In most cases you could look at this as actually more likely to work.
In SC topo if we had one VLAN in use (25%utilization), we had a 75%
chance of a successful second choice. In the scenario above if we have
one VLAN in use, we have a 99.92% chance of a correct hit for the second
VLAN (!). And we would still have better chances for the first 1000
VLANs we randomly choose!!!! And if we have 1000 vlans in service (25%
utilization) we still have a 75% chance of a successful choice.
>>
>> Pathfinding currently is done by the Aggregator NSA handling the request. He looks at the current topology, sees thousands of parallel SDPs and for crossing several domain boundaries, he just has to pick one randomly. I don't know about you, but I don't consider that "working just fine".
Sure it does. Why not? What would you do? The (implicit) Transit
Function of the networks in the path was "We can connect any port to any
other port if resources are available." That is a very powerful
statement. If that network cannot actually do that, then its not a
failure of the topology or the protocol.
A remote pathfinder will never have a crystal ball and ultimately still
must consult the local authoritative Resource Manager...So the remote PF
(the aggregator in your example above) will *always* be subject to the
local NRM rejecting the request no matter how specific or well informed
you are. Lables don't solve this basic problem that Remote PF is not
authoritative - it *must* consult local agents and is dependent upon
them confirming the path...or it fails.
>>
>> In the demonstration at SC we relied on the human to make requests from one endpoint to another endpoint, using the same VLAN. I have not seen any requests made using different VLAN labels.
>> Also, I have seen and heard that NSA implementations used the last part of the ID to figure out the correct label and use that in their pathfinding algorithms.
>> I do not think that that is a desirable solution.

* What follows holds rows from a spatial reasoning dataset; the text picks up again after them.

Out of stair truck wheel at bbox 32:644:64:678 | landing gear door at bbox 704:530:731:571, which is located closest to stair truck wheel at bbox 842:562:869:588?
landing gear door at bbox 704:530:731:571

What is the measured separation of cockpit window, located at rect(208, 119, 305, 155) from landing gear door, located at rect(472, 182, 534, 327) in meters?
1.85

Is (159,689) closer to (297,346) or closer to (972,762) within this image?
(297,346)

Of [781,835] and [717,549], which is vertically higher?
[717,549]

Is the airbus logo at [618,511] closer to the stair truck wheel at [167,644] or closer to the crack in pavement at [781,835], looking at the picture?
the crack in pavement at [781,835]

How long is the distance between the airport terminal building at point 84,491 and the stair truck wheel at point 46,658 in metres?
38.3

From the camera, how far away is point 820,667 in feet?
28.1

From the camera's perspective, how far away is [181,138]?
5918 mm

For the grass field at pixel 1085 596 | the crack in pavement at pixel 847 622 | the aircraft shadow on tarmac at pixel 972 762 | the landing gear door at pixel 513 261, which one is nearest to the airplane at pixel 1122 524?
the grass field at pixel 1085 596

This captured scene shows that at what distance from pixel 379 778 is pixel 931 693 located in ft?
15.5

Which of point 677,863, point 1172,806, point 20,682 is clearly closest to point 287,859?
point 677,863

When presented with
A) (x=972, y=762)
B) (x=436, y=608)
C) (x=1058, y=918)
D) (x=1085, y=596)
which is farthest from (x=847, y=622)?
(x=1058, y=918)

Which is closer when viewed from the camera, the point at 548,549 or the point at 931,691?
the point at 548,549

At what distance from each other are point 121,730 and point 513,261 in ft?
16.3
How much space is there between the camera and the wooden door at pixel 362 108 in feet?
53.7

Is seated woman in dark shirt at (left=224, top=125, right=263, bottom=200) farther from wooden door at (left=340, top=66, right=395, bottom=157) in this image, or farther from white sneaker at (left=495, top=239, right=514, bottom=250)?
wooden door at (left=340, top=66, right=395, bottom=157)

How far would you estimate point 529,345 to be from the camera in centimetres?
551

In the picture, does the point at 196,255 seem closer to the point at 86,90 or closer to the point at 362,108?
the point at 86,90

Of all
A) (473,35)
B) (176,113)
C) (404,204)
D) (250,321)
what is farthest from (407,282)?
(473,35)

While I am afraid and _/literally appalled (!)/_ that some NSAs may have
indeed parsed the STP name for a vlan hint, this was incorrect and is
easily broken. It makes totally incorrect use of the topo information
and is a really REALLY BAD assumption. (I put that vlan info in the STP
tag to make it easier for developers to debug things - not as a shortcut
for anything...rest assured the next topo file will have no such human
readability.) This is like parsing an IP Hostname (www.google.com) to
recover its IP address...it doesn't work. I can easily create a
topology that describes the same SC layout that breaks those
implementations. Would you trust other networks to be so exacting?

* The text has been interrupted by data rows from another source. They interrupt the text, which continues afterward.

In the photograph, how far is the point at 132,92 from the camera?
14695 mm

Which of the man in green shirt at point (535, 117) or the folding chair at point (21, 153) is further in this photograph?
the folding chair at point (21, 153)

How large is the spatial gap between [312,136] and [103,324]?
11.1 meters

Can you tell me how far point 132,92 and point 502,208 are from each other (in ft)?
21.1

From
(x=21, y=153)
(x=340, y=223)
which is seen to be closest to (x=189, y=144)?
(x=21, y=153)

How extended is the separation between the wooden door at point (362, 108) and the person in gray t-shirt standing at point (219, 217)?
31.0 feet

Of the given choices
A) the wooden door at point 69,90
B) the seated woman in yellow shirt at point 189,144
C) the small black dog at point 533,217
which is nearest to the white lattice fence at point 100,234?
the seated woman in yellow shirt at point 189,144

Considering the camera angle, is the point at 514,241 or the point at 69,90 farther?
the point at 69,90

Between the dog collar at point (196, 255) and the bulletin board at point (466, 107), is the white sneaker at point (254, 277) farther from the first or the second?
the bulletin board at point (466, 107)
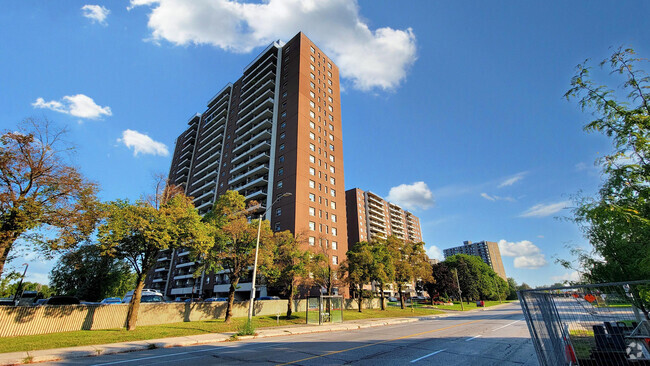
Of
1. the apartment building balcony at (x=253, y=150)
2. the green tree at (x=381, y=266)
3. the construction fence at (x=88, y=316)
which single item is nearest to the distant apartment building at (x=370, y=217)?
the apartment building balcony at (x=253, y=150)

STPs are symbolic references - they do not contain any technology
specific information themselves.
We relied on humans to simply *optimize* the selection order - to
"choose wisely". If any arbitrary pair of STPs are requested, the PA
should either reserve it or reject it. And if the path finder in the
remote NSA "chooses poorly" and is not robust enough to try another
possible path, then that is a very weak implementation - not a flaw in
either the NSI CS protocol or the Topology we used for SC. Further,
even the human end point educated guess could fail in many cases. A
reasonable pathfinder *must* be prepared to try alternate paths in the
case of blocking conditions or take responsibility for not doing
so...its not the standards responsibility to make sure resources are
available in every network.
Indeed, we could have redefined the topology slightly to reflect the
separate VLAN planes at, say, StarLight - by defining sepearate NSI
Networks for each VLAN. This would have made explicit in the topology
the constraint that certain STPs cannot be cross-connected to other
STPs. Just as I get grief about the STPs enumeration, I also got
seriously flamed for this approach as well. BUT BOTH WORK! All you
need is a fundamentally simple pathfinder. And this latter separated
vlan planes approach works better than we had at SC because it expresses
more topological constraints than the topology we actually used - and I
bet most of the pathfinders would have eaten it up just fine.

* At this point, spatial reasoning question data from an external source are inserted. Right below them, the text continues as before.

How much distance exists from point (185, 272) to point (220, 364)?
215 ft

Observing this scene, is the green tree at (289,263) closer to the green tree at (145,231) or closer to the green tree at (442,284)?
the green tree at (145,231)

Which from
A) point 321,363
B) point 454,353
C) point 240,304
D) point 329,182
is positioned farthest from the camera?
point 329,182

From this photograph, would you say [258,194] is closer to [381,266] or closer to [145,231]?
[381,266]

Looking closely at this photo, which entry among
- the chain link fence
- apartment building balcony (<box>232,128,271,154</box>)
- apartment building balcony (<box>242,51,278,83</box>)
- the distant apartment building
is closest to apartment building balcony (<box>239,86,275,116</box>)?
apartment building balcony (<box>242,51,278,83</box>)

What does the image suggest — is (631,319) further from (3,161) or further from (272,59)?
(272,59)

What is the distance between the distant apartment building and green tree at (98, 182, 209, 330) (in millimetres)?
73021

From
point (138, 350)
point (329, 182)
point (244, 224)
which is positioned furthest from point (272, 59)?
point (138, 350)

So I don't want to hear that about seriously flawed implementations and
weak pathfinders are the driver excuse for changing the topology model
or the abstractions of the architecture.
>>
>> Let me reiterate:
>> The current NSI implementation is completely unaware of labels. This makes it near impossible to make informed decisions about paths crossing several domains. For each domain a path crosses the chance of finding the right path decreases exponentially.
What do you mean by an "informed" decision? Even if you knew all about
the labels there is no guaranty that the other constraints on the
connection are available. i.e. the endpoint (labeled or otherwise) is
just one constraint that must be met for success.
The chance of finding a successful path is a function of the number of
labels, the diameter of the network, *AND* the availability of those
labels, *AND* the algorithm for selecting the trial order by the RA,
*AND* most importantly the availablitiy of the other transit resources.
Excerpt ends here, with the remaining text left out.